*Task brief*: Convert the listing below into a two-column CSV with the headers input and output, beginning at the line containing "How far is [1022,47]" and continuing through the end of the listing. Give each pair one row, with its text and its answer each in a single quoted field, line breaks replaced by spaces, and pictures left out.

*Stored data*:
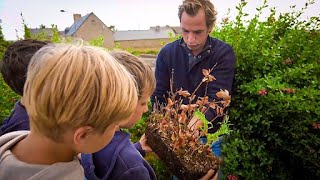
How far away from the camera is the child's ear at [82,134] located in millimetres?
1041

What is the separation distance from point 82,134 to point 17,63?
107 cm

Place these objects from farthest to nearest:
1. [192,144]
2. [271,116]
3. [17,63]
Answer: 1. [271,116]
2. [192,144]
3. [17,63]

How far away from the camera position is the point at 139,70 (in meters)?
1.60

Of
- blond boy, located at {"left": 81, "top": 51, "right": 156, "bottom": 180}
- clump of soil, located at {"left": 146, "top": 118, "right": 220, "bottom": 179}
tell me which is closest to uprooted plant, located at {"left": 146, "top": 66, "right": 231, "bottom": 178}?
clump of soil, located at {"left": 146, "top": 118, "right": 220, "bottom": 179}

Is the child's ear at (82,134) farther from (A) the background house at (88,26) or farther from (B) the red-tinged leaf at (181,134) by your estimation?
(A) the background house at (88,26)

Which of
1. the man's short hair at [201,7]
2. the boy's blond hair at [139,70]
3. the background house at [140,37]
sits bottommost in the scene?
the background house at [140,37]

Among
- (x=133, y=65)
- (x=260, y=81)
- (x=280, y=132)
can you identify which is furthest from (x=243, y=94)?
(x=133, y=65)

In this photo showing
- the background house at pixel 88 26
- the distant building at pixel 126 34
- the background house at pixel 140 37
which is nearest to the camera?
the background house at pixel 88 26

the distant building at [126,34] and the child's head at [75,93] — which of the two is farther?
the distant building at [126,34]

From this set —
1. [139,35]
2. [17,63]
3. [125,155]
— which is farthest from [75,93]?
[139,35]

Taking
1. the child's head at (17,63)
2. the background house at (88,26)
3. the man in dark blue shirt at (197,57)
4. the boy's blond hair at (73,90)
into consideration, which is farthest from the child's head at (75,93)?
the background house at (88,26)

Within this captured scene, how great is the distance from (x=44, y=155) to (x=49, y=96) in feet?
0.93

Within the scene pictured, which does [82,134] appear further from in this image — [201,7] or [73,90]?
[201,7]

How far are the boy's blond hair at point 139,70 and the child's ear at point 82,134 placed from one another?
22.3 inches
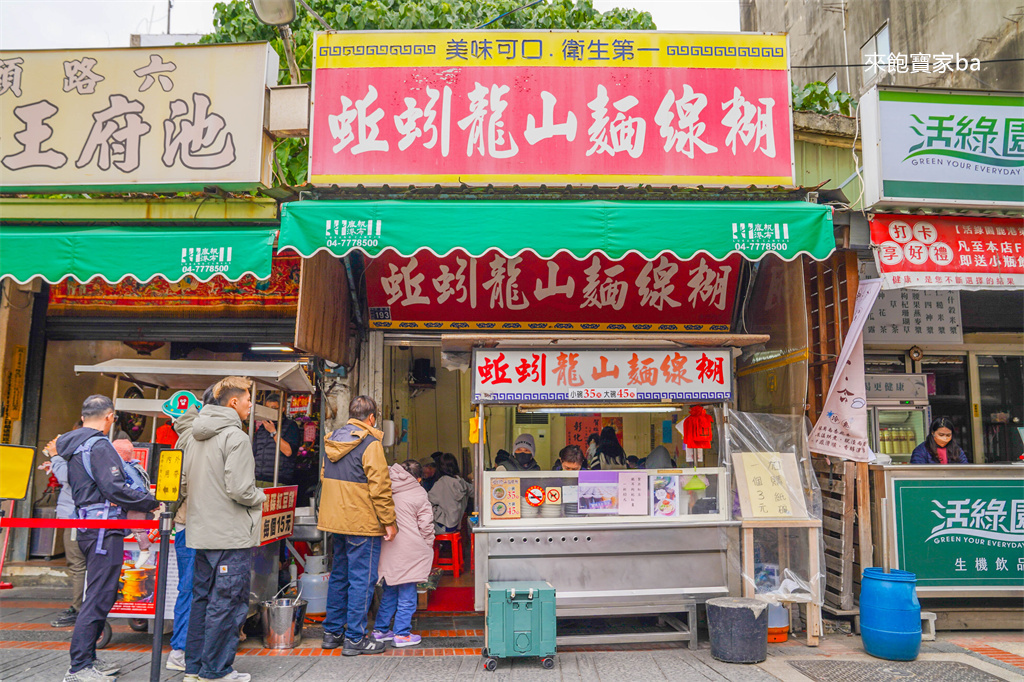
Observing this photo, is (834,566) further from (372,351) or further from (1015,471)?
(372,351)

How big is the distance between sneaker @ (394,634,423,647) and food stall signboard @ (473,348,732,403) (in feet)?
7.13

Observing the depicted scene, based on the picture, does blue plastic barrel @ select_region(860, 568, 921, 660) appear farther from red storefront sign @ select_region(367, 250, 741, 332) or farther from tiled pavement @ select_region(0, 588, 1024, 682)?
red storefront sign @ select_region(367, 250, 741, 332)

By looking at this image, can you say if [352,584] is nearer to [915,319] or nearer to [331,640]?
[331,640]

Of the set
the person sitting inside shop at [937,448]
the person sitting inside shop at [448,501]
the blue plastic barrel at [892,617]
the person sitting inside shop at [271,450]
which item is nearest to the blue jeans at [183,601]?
the person sitting inside shop at [271,450]

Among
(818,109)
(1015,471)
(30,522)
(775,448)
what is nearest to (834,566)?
(775,448)

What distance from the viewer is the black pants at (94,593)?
4688 mm

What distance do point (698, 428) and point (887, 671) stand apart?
237 centimetres

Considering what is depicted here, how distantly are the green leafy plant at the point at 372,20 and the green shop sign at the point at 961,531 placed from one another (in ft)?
34.7

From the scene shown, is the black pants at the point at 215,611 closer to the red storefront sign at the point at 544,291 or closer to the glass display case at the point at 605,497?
the glass display case at the point at 605,497

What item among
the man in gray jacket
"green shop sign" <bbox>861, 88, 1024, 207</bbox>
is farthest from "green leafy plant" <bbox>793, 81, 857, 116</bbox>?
the man in gray jacket

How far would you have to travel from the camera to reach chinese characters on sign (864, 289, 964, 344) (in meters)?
8.66

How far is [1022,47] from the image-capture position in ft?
35.2

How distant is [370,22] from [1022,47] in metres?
11.3

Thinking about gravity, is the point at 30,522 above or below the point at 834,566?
above
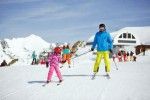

*Result of the exercise*:
input,output
"How far is [1022,47] from the image-capture position in ft?","35.2"
"How distant is [370,22] from [1022,47] in metres?","11.3"
"Thinking about gravity, is the point at 30,522 above or below the point at 834,566?","above"